Penjelasan dari perspektif kesejarahan, pemikiran dan kesadaran kritis tersebut di atas sebenarnya telah dapat menjadi penolakan, penjelasan bahkan pencerahan (enlightment) terhadap dua tuduhan memojokkan yang sebenarnya masih ada sampai sekarang dalam benak mereka yang tidak faham betul dengan kondisi daerah dan karakter masyarakat Kalbar, yang bahkan, menurut Parsudi Suparlan (1999), memiliki faktor penarik (pulling factors) bagi para pendatang dari luar untuk datang dan hidup di daerah ini.
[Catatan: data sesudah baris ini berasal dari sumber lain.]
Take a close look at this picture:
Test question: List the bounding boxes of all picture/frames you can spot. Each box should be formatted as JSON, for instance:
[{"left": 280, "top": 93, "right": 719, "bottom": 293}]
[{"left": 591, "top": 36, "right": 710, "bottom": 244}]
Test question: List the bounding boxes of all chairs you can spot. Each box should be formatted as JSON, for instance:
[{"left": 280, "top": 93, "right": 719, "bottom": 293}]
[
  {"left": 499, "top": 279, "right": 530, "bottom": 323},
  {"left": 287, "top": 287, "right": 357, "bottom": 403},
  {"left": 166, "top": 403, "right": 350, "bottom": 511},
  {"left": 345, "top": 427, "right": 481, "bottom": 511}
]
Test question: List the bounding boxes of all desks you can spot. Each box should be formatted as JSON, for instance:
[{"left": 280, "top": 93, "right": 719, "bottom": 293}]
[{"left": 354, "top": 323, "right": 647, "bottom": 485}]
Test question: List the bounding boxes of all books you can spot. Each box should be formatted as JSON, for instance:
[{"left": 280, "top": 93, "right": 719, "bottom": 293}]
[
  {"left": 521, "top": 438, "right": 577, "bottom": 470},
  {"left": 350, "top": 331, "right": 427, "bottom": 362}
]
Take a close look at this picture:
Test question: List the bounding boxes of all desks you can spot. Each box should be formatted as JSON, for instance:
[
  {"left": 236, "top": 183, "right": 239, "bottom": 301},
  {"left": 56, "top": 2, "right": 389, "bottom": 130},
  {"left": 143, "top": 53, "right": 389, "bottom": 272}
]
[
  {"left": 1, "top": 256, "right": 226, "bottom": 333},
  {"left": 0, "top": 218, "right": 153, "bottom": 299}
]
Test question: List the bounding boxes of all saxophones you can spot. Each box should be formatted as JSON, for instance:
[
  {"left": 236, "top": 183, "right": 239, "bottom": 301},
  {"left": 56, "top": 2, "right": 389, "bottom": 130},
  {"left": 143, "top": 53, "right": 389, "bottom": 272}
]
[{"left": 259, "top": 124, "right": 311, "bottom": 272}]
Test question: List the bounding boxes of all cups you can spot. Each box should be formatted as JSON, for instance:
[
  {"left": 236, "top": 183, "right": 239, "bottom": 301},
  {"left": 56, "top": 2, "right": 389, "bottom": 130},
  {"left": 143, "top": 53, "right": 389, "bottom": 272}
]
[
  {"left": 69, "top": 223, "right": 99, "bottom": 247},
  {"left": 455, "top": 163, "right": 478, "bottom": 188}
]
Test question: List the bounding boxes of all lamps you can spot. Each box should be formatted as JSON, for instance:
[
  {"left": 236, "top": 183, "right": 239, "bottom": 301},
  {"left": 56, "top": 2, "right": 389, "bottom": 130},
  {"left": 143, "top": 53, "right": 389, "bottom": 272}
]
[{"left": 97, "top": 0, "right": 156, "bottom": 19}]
 Kalaulah anggapan itu benar bahwa pendiri Kesultanan Qadriah adalah ”bajak laut,” apakah para ”bajak laut” dan beberapa ”generasi setelah mereka” mampu mendirikan istana/kraton dan menjalankan pemerintahan dengan dukungan sepenuhnya dari rakyat, termasuk para pendatang dan anggota kelompok komunitas Tionghoa, serta melahirkan konsep pembauran seperti didiskusikan sebelumnya?

Kalaulah masyarakat Kalbar bersifat provinsialisme atau kedaerahan sempit, ekslusivisme dan tidak menyukai pendatang sebagaimana anggapan selama ini, mungkin sudah dari dulu Gubernur, Bupati, Walikota, Ketua DPRD, pejabat pemerintahan pada aselon I, II dan III serta Pejabat-pejabat BUMN, perusahaan negara dan instansi swasta lainnya tidak didatangkan atau tidak berasal dari luar Kalbar, seperti terjadi di beberapa daerah di luar pulau Kalimantan yang tertutup sama sekali bagi para pejabat dari luar daerah.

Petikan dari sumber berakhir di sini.